**THE PROBLEM:**
Retype the lines below word for word, starting at the line that contains "this 250×188 image." and stopping after the line that contains "rust spot [360, 258, 432, 286]".

**Records of labeled boxes:**
- - - - - - -

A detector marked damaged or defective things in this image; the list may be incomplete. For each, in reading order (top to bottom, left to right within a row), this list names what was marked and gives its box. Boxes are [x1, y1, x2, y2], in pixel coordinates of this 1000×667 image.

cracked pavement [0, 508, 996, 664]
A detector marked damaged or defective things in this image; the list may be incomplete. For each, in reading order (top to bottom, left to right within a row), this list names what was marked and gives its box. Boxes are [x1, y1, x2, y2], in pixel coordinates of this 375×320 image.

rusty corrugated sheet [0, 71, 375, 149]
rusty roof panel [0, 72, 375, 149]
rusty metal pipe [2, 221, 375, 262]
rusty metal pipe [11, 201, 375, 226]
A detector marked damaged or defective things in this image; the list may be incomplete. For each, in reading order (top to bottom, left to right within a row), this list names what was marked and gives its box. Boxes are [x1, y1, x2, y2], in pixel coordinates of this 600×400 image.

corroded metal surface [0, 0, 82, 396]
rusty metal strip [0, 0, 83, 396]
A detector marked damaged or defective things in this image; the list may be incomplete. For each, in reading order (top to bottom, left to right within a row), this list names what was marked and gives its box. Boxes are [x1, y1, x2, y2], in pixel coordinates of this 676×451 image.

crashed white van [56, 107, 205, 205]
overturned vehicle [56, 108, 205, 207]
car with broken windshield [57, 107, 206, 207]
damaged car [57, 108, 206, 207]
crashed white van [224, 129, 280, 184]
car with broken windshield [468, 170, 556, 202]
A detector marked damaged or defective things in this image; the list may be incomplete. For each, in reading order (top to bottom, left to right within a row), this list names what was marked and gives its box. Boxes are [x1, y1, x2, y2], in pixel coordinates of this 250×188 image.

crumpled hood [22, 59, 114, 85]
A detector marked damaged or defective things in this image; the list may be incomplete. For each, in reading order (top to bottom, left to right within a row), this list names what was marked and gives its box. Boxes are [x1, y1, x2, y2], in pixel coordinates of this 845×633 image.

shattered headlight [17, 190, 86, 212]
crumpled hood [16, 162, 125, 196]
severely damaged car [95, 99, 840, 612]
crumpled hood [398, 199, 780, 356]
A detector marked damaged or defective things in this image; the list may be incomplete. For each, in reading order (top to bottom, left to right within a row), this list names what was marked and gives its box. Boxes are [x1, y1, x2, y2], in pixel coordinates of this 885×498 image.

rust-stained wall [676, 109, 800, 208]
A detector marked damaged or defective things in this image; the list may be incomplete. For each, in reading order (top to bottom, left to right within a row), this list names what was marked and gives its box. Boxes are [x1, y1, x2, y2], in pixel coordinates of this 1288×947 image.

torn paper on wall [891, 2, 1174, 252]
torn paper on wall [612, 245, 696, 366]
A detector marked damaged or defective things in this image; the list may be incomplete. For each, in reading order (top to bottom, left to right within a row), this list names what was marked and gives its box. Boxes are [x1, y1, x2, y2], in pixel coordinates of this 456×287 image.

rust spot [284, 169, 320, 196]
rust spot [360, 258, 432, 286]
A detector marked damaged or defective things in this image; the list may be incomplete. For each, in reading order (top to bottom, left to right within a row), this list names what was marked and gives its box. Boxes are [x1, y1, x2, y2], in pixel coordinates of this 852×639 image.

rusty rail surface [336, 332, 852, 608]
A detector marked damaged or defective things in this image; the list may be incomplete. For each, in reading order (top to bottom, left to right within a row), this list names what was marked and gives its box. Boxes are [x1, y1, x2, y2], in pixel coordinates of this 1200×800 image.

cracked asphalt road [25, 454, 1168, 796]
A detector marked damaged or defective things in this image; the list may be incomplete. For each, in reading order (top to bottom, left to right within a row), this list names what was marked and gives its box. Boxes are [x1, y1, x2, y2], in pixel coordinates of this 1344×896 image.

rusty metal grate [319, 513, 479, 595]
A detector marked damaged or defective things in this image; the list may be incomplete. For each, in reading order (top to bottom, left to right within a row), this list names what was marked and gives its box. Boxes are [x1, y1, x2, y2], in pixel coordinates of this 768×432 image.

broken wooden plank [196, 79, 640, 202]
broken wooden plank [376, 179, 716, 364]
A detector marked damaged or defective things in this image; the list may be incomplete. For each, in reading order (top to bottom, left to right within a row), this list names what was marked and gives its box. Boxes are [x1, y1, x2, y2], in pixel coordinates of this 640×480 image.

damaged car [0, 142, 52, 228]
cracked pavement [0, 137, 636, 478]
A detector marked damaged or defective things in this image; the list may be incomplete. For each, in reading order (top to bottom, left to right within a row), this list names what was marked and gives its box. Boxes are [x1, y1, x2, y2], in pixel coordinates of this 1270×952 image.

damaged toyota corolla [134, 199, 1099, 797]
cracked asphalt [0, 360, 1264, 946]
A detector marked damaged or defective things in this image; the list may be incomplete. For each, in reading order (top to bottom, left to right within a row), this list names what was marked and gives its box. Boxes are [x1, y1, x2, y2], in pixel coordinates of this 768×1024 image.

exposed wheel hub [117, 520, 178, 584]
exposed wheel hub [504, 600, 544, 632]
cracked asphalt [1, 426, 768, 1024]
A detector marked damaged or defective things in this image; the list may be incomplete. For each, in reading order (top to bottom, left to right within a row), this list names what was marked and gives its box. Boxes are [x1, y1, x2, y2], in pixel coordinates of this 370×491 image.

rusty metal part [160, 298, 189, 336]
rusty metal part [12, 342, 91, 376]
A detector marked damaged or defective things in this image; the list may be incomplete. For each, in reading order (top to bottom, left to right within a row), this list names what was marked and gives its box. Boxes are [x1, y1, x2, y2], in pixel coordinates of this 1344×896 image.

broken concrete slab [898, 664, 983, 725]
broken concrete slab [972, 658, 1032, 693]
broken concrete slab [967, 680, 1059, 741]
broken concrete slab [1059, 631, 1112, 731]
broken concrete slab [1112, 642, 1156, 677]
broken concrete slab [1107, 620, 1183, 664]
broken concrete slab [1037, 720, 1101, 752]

- - - - - - -

**ANSWER IN FULL:**
A detector marked damaged or defective things in this image; the list may be incomplete. For each, in reading order (top to bottom, left to right within a row), this list names what was marked and gives its box. Boxes are [x1, y1, x2, y2], in pixel coordinates of this 250×188 image.

crumpled hood [22, 59, 114, 85]
A detector marked damaged or defective things in this image; the list may be incomplete. For each, in reading order (top to bottom, left to right within a row), this list names what was marked and gives its box. Boxes are [x1, y1, x2, y2], in pixel coordinates of this 845×633 image.

shattered headlight [17, 190, 86, 212]
crumpled hood [16, 162, 125, 196]
severely damaged car [95, 99, 840, 612]
crumpled hood [398, 199, 780, 356]
A detector marked damaged or defective things in this image; the list may be incomplete. For each, in reading order (top to bottom, left to right within a row), this list names what was marked and gives its box. Boxes are [x1, y1, x2, y2], in pixel coordinates of this 885×498 image.

rust-stained wall [676, 109, 800, 208]
A detector marked damaged or defective things in this image; the list may be incomplete. For each, in reading order (top to bottom, left to right within a row), this list names what was marked and gives its box. Boxes are [x1, y1, x2, y2], in pixel coordinates of this 1288×947 image.

torn paper on wall [891, 2, 1174, 252]
torn paper on wall [612, 245, 696, 366]
A detector marked damaged or defective things in this image; the list may be incomplete. For each, in reading order (top to bottom, left to right within a row), this list names what was marked and gives its box. Boxes are [x1, y1, x2, y2], in pixel coordinates of this 456×287 image.

rust spot [284, 169, 320, 196]
rust spot [360, 258, 432, 286]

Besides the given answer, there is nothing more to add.